Jazz it up: The swingin’ sounds of North Toronto

June 18, 2012

in Press

Toronto Jazz Festival, My Toronto Today, The swingin’ sounds of North Toronto, June 18, 2012

Although artists come from all over the world to take part in the TD Toronto Jazz Festival, many already reside in our community. As the annual event, which takes place across 40 venues around town from June 22 to July 1, draws near we profile three local jazz musicians who call North Toronto home.

Fern Lindzon
When jazz pianist and vocalist Fern Lindzon was growing up, she looked forward to bedtime.
“When I was seven or eight years old, my parents bought a piano and my mom started taking piano lessons,” Lindzon says. “She practised when I went to bed — I actually looked forward to going to bed just so I could hear her play.”
Around a year later, she started taking lessons of her own and already knew a lot of the early repertoire from having heard the songs nightly as she fell asleep.

“My mom tells me that the only thing that would get me to stop being a chatterbox and behave myself was plunking me down in front of the stereo and putting on Bach or Beethoven,” she says.

Although she’s been singing her whole life, Lindzon says she decided to take music more seriously because of her piano teacher Mrs. Poole, who would never entertain the idea of letting her quit, and her friend Joanne Ezrin, whose brother Bob has produced the likes of Alice Cooper, Kiss and Pink Floyd.

“She came from a crazy musical family and they had two grand pianos in their living room,” Lindzon says. “Joanne and I hacked our way through piano concertos. What we missed note-wise, we could hear in our minds. We loved Rachmaninoff.”
Lindzon, whose latest release Two Kites was nominated for a 2012 Juno Award for Vocal Jazz Album of the Year, says she feels lucky to work with musicians like her bass player George Koller, who produced the album, sax player Mike Murley and drummer Nick Fraser.

“I love being completely in the moment,” she says. “I love being in a place where anything is possible and where the music can just go anywhere — that’s why I play jazz.”
Having spent part of her childhood in North Toronto, she says she decided to return to the area to raise her own children.

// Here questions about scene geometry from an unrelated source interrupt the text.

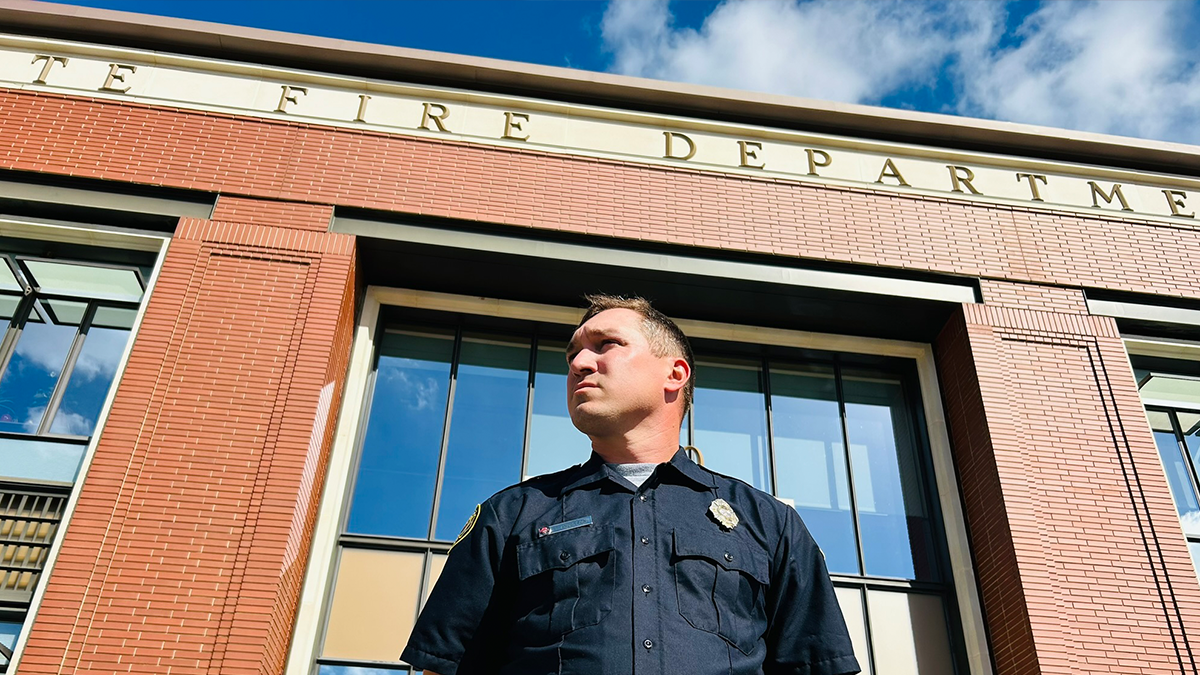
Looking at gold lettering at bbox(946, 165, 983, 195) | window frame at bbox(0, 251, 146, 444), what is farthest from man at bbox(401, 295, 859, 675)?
gold lettering at bbox(946, 165, 983, 195)

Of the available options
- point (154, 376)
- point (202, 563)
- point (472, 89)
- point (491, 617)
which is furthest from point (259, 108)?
point (491, 617)

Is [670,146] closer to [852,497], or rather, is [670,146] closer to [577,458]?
[577,458]

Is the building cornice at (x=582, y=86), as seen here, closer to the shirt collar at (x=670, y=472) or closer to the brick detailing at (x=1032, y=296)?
the brick detailing at (x=1032, y=296)

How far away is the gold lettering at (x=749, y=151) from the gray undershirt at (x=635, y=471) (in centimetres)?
847

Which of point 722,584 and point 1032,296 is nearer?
point 722,584

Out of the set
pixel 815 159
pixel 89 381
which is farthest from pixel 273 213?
pixel 815 159

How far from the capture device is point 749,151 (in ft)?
37.0

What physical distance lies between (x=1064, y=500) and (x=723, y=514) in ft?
24.4

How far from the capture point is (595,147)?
11.0 metres

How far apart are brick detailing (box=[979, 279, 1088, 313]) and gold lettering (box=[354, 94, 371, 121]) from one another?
714 centimetres

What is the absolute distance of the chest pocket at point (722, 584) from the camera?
8.84 feet

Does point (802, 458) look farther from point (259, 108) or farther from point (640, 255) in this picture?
point (259, 108)

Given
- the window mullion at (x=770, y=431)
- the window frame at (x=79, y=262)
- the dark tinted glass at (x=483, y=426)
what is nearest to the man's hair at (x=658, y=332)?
the dark tinted glass at (x=483, y=426)

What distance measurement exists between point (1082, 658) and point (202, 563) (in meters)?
7.52
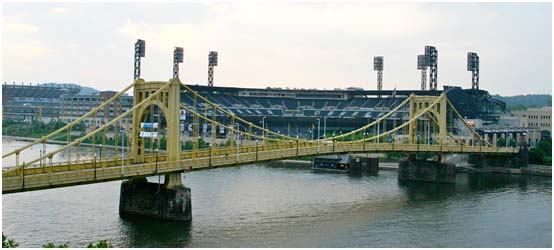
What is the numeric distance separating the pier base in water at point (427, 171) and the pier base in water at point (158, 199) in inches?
1229

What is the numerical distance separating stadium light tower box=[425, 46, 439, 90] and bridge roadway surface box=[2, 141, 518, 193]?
56668 mm

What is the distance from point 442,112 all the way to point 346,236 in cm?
3592

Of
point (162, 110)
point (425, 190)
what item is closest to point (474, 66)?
point (425, 190)

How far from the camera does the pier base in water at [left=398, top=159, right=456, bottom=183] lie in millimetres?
64938

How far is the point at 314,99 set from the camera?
129500 mm

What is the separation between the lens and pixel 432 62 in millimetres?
109188

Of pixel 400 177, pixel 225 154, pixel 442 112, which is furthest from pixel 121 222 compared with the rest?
pixel 442 112

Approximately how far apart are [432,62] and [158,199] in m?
76.2

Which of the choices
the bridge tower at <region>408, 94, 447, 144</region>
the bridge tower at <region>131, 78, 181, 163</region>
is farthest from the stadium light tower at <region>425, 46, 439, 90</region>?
the bridge tower at <region>131, 78, 181, 163</region>

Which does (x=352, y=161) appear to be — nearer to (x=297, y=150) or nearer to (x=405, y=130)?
(x=297, y=150)

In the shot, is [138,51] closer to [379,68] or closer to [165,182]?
[379,68]

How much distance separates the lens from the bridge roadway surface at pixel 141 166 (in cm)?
3334

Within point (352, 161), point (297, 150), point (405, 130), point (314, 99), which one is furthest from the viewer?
point (314, 99)

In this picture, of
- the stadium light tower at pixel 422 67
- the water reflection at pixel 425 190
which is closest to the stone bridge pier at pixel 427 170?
the water reflection at pixel 425 190
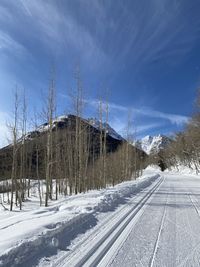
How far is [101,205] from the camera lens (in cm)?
1235

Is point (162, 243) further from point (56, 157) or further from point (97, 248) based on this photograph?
point (56, 157)

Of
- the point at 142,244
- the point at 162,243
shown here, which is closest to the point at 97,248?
the point at 142,244

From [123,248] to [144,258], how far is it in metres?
0.77

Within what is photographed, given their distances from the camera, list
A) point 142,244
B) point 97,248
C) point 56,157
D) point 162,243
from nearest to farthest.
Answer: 1. point 97,248
2. point 142,244
3. point 162,243
4. point 56,157

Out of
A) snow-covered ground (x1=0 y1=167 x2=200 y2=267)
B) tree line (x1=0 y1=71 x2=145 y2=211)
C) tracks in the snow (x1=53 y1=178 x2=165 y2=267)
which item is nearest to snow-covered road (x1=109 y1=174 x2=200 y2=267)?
snow-covered ground (x1=0 y1=167 x2=200 y2=267)

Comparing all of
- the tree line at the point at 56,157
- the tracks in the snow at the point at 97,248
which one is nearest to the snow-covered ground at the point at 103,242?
the tracks in the snow at the point at 97,248

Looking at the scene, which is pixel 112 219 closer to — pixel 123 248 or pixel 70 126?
pixel 123 248

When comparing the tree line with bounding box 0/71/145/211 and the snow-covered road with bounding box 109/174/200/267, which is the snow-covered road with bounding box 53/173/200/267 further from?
the tree line with bounding box 0/71/145/211

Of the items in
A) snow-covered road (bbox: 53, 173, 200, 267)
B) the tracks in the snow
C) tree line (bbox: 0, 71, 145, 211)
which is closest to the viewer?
the tracks in the snow

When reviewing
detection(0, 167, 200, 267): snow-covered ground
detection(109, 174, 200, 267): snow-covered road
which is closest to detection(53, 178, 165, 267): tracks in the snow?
detection(0, 167, 200, 267): snow-covered ground

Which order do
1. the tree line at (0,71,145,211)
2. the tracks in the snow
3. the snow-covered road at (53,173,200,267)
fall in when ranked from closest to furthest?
1. the tracks in the snow
2. the snow-covered road at (53,173,200,267)
3. the tree line at (0,71,145,211)

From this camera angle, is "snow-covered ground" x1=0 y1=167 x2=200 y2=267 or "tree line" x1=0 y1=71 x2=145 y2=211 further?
"tree line" x1=0 y1=71 x2=145 y2=211

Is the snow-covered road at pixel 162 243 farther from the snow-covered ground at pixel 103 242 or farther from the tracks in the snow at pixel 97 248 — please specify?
the tracks in the snow at pixel 97 248

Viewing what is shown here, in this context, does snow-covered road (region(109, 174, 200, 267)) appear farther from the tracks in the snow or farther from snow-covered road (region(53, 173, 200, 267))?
the tracks in the snow
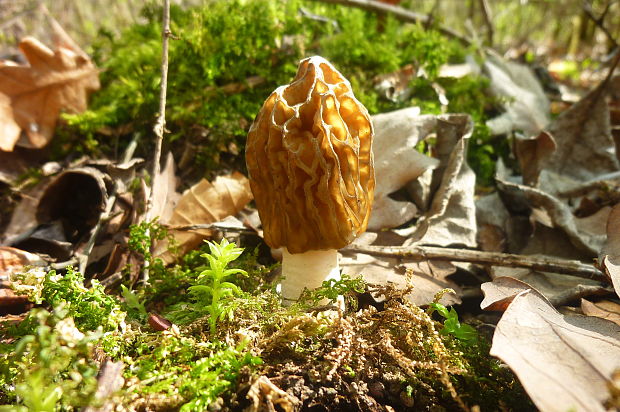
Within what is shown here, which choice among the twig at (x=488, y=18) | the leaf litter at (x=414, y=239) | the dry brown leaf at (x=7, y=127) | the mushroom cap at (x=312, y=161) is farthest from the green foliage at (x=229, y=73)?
the twig at (x=488, y=18)

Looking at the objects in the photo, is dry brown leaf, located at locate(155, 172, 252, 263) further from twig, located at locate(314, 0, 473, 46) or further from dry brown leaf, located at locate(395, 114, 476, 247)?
twig, located at locate(314, 0, 473, 46)

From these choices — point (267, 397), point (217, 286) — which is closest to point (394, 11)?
point (217, 286)

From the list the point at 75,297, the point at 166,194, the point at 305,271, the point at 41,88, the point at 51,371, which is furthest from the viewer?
the point at 41,88

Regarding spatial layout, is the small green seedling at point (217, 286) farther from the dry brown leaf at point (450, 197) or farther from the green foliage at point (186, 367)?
the dry brown leaf at point (450, 197)

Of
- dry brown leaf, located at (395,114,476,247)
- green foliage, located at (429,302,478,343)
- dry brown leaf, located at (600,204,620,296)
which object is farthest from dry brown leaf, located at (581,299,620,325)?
dry brown leaf, located at (395,114,476,247)

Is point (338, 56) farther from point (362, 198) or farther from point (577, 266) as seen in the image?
point (577, 266)

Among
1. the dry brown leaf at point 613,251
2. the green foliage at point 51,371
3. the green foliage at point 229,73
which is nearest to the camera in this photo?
the green foliage at point 51,371

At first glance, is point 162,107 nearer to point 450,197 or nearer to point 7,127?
point 7,127

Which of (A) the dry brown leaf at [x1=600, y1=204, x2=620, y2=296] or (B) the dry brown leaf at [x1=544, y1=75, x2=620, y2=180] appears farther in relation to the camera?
(B) the dry brown leaf at [x1=544, y1=75, x2=620, y2=180]
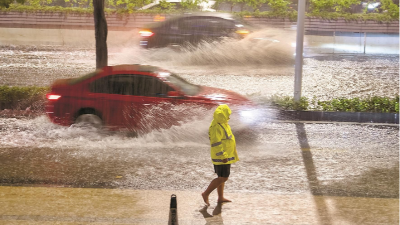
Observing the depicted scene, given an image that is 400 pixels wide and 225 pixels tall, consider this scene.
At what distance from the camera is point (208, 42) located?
20.7 m

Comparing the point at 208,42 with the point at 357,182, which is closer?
the point at 357,182

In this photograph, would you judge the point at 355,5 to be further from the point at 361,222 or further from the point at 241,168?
the point at 361,222

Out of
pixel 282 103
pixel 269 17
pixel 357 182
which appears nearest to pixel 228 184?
pixel 357 182

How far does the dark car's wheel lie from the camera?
9.62 meters

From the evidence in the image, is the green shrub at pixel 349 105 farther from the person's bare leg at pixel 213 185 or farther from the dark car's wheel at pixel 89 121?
the person's bare leg at pixel 213 185

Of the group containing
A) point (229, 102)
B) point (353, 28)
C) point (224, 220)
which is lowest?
point (224, 220)

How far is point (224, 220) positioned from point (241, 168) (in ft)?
7.26

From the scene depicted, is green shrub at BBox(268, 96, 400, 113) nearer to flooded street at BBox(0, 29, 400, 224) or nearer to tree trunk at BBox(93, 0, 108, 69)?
flooded street at BBox(0, 29, 400, 224)

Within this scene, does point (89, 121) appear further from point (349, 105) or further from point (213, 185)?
point (349, 105)

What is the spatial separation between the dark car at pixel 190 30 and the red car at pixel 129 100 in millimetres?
9132

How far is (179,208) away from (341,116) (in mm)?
6630

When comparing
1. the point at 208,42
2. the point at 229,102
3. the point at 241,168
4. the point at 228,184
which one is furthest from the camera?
the point at 208,42

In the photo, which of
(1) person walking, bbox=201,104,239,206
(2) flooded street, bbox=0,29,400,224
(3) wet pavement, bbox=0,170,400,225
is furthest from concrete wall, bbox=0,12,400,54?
(1) person walking, bbox=201,104,239,206

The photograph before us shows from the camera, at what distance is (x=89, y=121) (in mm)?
9656
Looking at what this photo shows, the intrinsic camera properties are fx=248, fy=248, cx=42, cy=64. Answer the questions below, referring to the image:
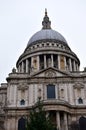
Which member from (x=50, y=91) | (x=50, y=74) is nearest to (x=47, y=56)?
(x=50, y=74)

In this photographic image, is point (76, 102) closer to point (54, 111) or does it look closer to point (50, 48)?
point (54, 111)

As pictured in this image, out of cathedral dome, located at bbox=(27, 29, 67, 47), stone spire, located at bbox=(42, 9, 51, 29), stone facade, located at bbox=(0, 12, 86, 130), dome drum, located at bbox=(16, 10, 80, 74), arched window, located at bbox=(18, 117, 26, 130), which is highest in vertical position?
stone spire, located at bbox=(42, 9, 51, 29)

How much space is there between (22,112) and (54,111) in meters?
6.03

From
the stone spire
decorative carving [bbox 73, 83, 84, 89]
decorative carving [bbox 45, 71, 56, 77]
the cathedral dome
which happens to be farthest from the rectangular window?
the stone spire

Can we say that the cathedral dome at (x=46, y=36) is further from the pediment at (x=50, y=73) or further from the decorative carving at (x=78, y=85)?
the decorative carving at (x=78, y=85)

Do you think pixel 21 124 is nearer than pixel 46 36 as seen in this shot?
Yes

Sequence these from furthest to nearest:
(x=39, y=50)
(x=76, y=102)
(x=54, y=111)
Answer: (x=39, y=50) < (x=76, y=102) < (x=54, y=111)

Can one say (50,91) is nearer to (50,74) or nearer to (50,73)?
(50,74)

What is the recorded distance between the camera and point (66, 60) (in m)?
60.1

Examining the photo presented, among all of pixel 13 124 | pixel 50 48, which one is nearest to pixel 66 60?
pixel 50 48

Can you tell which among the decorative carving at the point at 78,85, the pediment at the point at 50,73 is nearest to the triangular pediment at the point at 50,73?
the pediment at the point at 50,73

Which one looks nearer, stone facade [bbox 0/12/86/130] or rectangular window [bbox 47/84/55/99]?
stone facade [bbox 0/12/86/130]

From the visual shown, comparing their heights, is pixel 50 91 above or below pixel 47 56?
below

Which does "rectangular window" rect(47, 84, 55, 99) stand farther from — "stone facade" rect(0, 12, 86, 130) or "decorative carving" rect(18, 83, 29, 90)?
"decorative carving" rect(18, 83, 29, 90)
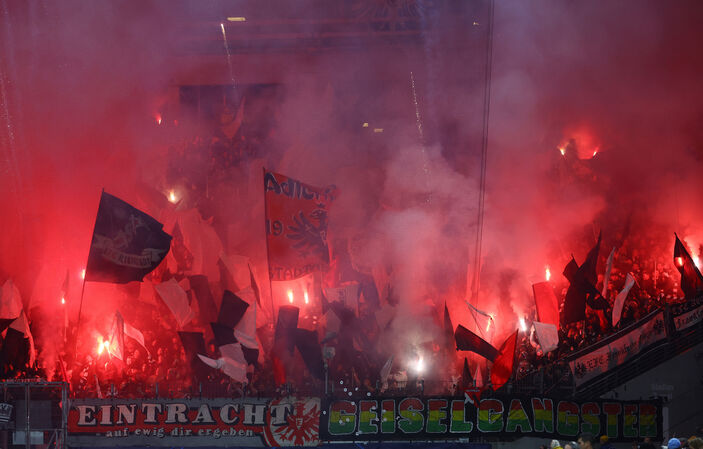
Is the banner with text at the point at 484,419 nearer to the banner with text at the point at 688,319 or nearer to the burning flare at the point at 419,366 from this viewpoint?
the banner with text at the point at 688,319

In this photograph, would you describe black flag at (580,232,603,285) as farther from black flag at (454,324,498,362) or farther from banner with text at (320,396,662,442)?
banner with text at (320,396,662,442)

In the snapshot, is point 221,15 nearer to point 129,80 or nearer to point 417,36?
point 129,80

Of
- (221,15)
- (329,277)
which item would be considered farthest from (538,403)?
(221,15)

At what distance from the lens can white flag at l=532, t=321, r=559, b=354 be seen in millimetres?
10062

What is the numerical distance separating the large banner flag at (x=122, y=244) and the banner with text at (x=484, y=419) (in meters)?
3.61

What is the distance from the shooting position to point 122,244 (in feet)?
32.9

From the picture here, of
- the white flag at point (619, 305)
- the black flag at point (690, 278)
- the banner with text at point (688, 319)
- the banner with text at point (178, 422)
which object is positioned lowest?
the banner with text at point (178, 422)

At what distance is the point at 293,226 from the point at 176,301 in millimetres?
2514

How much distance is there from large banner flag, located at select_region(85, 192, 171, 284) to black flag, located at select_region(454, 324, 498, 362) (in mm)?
4651

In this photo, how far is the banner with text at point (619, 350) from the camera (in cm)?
979

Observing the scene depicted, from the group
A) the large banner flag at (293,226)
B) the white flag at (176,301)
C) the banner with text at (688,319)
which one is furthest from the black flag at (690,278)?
the white flag at (176,301)

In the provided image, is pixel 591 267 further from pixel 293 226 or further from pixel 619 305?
pixel 293 226

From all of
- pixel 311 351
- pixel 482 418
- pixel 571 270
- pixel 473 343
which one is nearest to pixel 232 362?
pixel 311 351

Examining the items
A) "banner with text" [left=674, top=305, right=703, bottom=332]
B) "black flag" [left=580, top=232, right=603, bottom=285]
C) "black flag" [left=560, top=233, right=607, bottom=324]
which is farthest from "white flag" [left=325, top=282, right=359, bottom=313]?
"banner with text" [left=674, top=305, right=703, bottom=332]
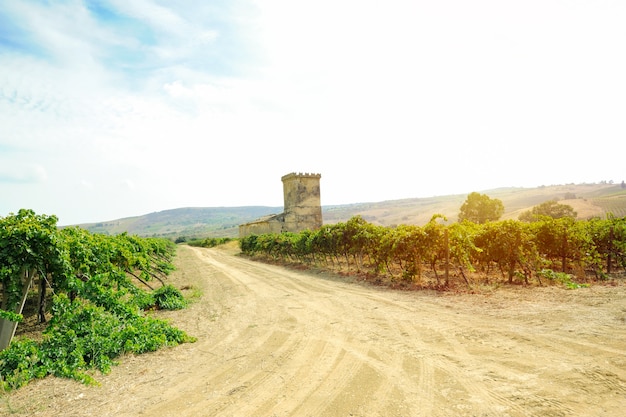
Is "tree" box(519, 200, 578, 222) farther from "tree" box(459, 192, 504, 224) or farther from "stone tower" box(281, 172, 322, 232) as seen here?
"stone tower" box(281, 172, 322, 232)

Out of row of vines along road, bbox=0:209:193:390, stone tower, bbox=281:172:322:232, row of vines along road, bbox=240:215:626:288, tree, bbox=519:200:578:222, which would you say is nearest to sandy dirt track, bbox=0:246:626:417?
row of vines along road, bbox=0:209:193:390

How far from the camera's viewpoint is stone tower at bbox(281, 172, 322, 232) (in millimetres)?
45188

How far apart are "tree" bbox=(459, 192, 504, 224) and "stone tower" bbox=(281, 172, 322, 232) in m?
23.5

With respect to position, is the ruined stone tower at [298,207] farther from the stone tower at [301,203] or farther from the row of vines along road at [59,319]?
the row of vines along road at [59,319]

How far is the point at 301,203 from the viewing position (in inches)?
1791

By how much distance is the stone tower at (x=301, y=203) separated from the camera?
4519 cm

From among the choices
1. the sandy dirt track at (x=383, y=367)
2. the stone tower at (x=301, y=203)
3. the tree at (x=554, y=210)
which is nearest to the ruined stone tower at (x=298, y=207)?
the stone tower at (x=301, y=203)

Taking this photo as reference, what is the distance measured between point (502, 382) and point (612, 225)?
12739 mm

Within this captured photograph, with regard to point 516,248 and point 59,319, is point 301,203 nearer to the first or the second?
point 516,248

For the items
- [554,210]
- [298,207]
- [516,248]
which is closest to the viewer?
[516,248]

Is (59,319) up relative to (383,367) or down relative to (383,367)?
up

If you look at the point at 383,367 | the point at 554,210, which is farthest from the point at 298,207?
the point at 383,367

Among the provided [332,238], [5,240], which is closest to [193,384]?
[5,240]

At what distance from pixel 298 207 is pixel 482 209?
27653mm
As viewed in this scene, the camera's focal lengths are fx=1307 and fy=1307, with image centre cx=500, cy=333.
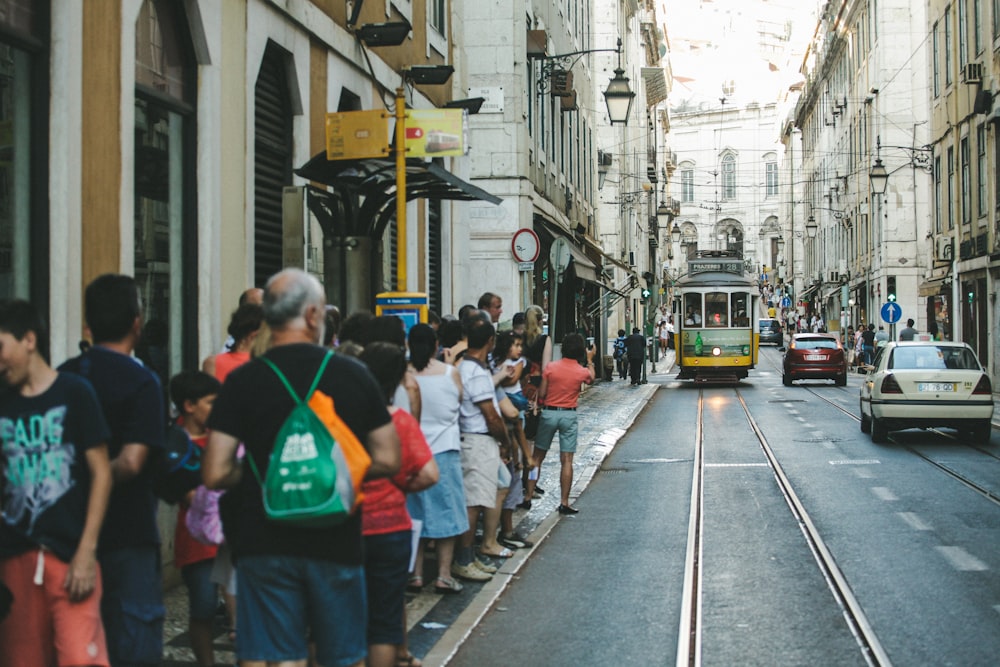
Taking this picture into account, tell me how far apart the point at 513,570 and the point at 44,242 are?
12.5ft

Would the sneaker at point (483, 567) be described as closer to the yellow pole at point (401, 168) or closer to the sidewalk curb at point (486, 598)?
the sidewalk curb at point (486, 598)

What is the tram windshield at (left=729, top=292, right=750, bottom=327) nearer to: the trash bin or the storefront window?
the trash bin

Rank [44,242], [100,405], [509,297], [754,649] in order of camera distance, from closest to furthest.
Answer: [100,405] → [754,649] → [44,242] → [509,297]

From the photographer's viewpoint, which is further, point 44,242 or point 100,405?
point 44,242

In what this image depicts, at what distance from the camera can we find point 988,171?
31.9 metres

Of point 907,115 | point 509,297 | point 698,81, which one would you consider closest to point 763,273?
point 698,81

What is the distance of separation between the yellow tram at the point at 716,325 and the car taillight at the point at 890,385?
19.0m

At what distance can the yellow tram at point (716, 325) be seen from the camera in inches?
1463

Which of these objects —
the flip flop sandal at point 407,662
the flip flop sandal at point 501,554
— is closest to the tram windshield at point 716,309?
the flip flop sandal at point 501,554

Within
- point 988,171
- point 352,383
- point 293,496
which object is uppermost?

“I remember the playground outside the Locke Library at Lawrence and Avenue Road,” she says. “My dad used to take us to the library every week. I loved the boys and girls section but I think I loved the long twisty slide in the playground even more.”
In addition to all the nearby parks and trees, she says she likes the fact that it’s a family-friendly community.

“I enjoy seeing street hockey and street-run garage sales and lemonade stands in the summer,” she says. “There are a lot of fabulous restaurants and new ones all the time.”